I think what you’ve done is reasonable.
Below is how I would write your example, plus a SecondOrderCone version as you suggested:
using JuMP
import Ipopt
import LinearAlgebra
import SCS
n = 5
K = 100
## Generate data:
X = rand(n, K)
A = rand(5,5)
Q = LinearAlgebra.Symmetric(rand(5,5))
## Nonlinear version:
solver = Ipopt
model = Model(solver.Optimizer)
@variable(model, P[1:n, 1:n], Symmetric)
@objective(model, Min, sum((P*A*X - Q*X).^2));
optimize!(model)
solution_summary(model)
z_nl = objective_value(model)
P_nl = value.(P)
## SoC version:
solver = SCS
model = Model(solver.Optimizer)
@variable(model, P[1:n, 1:n], Symmetric)
@variable(model, t)
@constraint(model, [t; vec(P*A*X - Q*X)] in SecondOrderCone());
@objective(model, Min, t)
optimize!(model)
solution_summary(model)
z_soc = objective_value(model)^2
P_soc = value.(P)
## Compare
isapprox(z_soc, z_nl, rtol=1e-3)
LinearAlgebra.norm(P_soc - P_nl) <= 1e-3
While you’ve probably just given a simplified problem, this type of problem has an “exact” solution using the Moore–Penrose inverse:
(see Ben-Israel, A., & Greville, T. N. (2003).
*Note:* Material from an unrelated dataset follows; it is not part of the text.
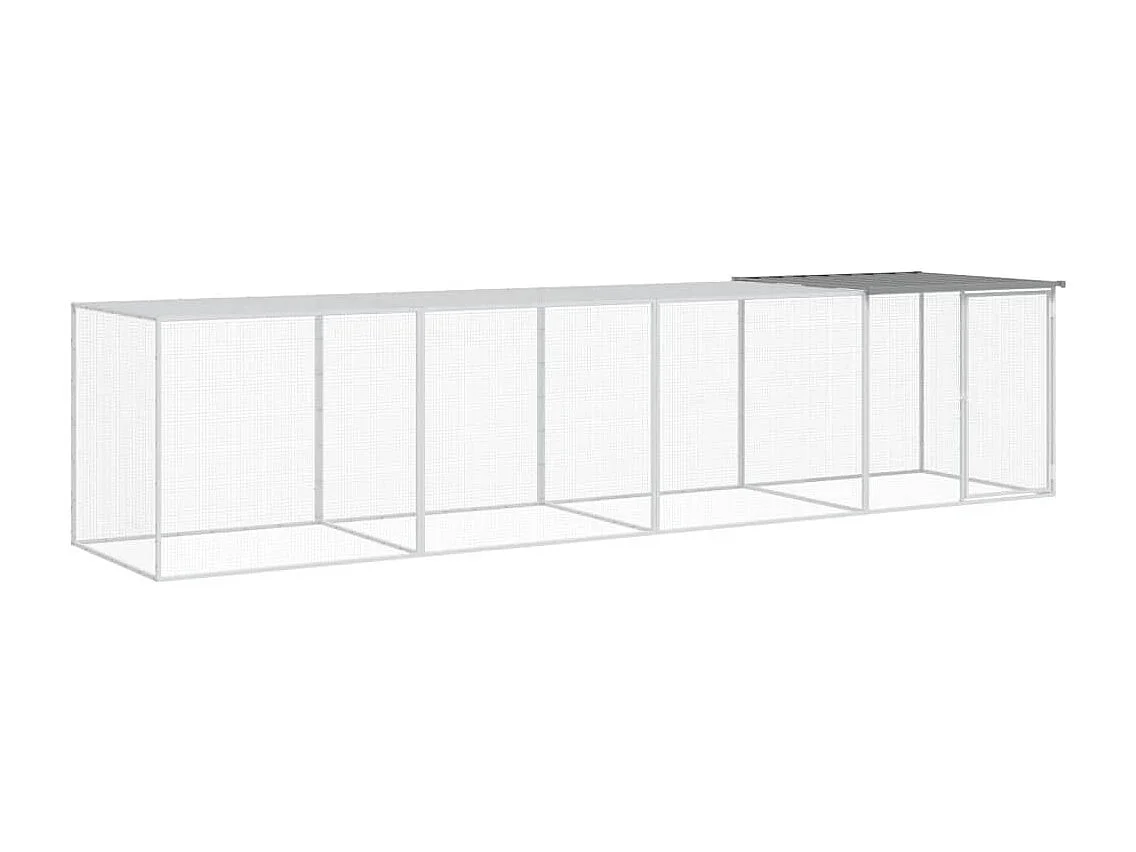 Poulailler avec toit gris clair 403x98x90 cm acier galvanisé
Generalized inverses: theory and applications (Vol. 15). Springer)
Also the Ref 636
## "Exact" version
P_pi = Q*X*LinearAlgebra.pinv(A*X)
z_pi = LinearAlgebra.norm(P_pi*A*X - Q*X, 2)
# Compare to:
LinearAlgebra.norm(P_soc*A*X - Q*X, 2)
LinearAlgebra.norm(P_nl *A*X - Q*X, 2)
Hopefully you observe how much smaller the residual is in the exact pseudoinverse version.